Document excerpt:
◇ ◇ ◇ ◇ ◇ ◇ ◇
Automated Haematology Analysers measure several haematological parameters automatically along with platelets indices, which are probably the most ignored by clinical lab due to difficulty in standardization, as well as being affected by range of methodological problem. PDW has been receiving attention among all platelet indices due to its usefulness for distinguishing between reactive thrombocytosis and thrombocytosis associated with MPD.1

Determination of PDW reference range is fundamental. The association of this parameter with the platelet number and MPV may be used for the diagnosis and differentiation of several pathologies.1

Cases with reactive thrombocytosis had low MPV and PDW. Patients with low MPV and PDW and high platelet counts wrongly suggests reactive etiology.2

PDW expresses the distribution of the size of platelets produced by the megakaryocytes.3

Although platelet parameters such as MPV and PDW have been available now for quite a time, their clinical usefulness hitherto was not obvious, especially as they may be influenced by the delay between blood collection and analysis.4

Materials and Methods

This prospective observational study was performed in the Department of Pathology and Central Laboratory of Dr B R Ambedkar Medical College/Hospital. A total of 500 cases were studied out of which 250 were individuals with normal platelet count and 250 cases of patients with platelet count more than 5 lakhs identified during routine CBC ,were included as thrombocytosis cases. PDW values recorded by 7 part auto hematoanalyser using the principle Impendence resistance was tabulated in thrombocytosis patients and PDW values were compared with individuals with normal platelet count and variations in the two groups were analysed. Clinical history and details of other lab parameters in thrombocytosis patients were collected to analyse the possible underlying aetiology. Variations in PDW values were analysed in thrombocytosis patients.
◇ ◇ ◇ ◇ ◇ ◇ ◇
To do:
A – In the PDW excerpt, how many cases were studied in total?
B – Summarize the PDW excerpt in two sentences.
C – Change the PDW excerpt between "This prospective observational" and "in thrombocytosis patients.", inclusive, replacing "auto hematoanalyser" with "automated hematology analyzer".

Available data:
◇ ◇ ◇ ◇ ◇ ◇ ◇
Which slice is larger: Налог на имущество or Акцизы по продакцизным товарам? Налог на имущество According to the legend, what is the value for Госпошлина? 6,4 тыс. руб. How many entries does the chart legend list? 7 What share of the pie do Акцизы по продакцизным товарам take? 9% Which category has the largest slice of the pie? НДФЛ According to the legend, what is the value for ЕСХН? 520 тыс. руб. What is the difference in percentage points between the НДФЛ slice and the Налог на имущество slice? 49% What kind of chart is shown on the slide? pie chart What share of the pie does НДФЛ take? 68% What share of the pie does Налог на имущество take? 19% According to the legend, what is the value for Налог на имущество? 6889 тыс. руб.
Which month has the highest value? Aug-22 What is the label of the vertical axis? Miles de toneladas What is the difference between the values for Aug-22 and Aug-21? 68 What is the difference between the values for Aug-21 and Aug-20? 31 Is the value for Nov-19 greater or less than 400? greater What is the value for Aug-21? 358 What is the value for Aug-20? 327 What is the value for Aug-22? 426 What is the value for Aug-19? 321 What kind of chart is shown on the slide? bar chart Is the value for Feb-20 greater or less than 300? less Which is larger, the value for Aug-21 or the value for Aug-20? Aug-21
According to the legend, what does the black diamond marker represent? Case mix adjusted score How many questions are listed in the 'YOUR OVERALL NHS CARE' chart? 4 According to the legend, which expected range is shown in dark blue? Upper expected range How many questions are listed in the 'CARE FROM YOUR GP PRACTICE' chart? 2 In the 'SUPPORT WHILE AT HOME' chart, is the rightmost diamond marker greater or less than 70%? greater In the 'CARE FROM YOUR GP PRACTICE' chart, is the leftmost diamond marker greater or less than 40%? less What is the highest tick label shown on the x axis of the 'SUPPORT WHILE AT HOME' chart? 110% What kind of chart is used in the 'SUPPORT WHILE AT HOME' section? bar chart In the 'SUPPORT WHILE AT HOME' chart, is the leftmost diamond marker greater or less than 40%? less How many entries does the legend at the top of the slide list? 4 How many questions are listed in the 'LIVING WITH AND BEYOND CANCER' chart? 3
◇ ◇ ◇ ◇ ◇ ◇ ◇
Response list:
A – A total of 500 cases were studied.

B – PDW, one of the platelet indices measured by automated hematology analyzers, has drawn attention for helping distinguish reactive thrombocytosis from thrombocytosis associated with MPD, although platelet indices are hard to standardize and their clinical usefulness has not been obvious. A prospective observational study at Dr B R Ambedkar Medical College/Hospital compared PDW values in 250 patients with thrombocytosis against those of 250 individuals with normal platelet counts and analyzed the variations along with clinical history and other lab parameters.

C –
This prospective observational study was performed in the Department of Pathology and Central Laboratory of Dr B R Ambedkar Medical College/Hospital. A total of 500 cases were studied out of which 250 were individuals with normal platelet count and 250 cases of patients with platelet count more than 5 lakhs identified during routine CBC ,were included as thrombocytosis cases. PDW values recorded by 7 part automated hematology analyzer using the principle Impendence resistance was tabulated in thrombocytosis patients and PDW values were compared with individuals with normal platelet count and variations in the two groups were analysed. Clinical history and details of other lab parameters in thrombocytosis patients were collected to analyse the possible underlying aetiology. Variations in PDW values were analysed in thrombocytosis patients.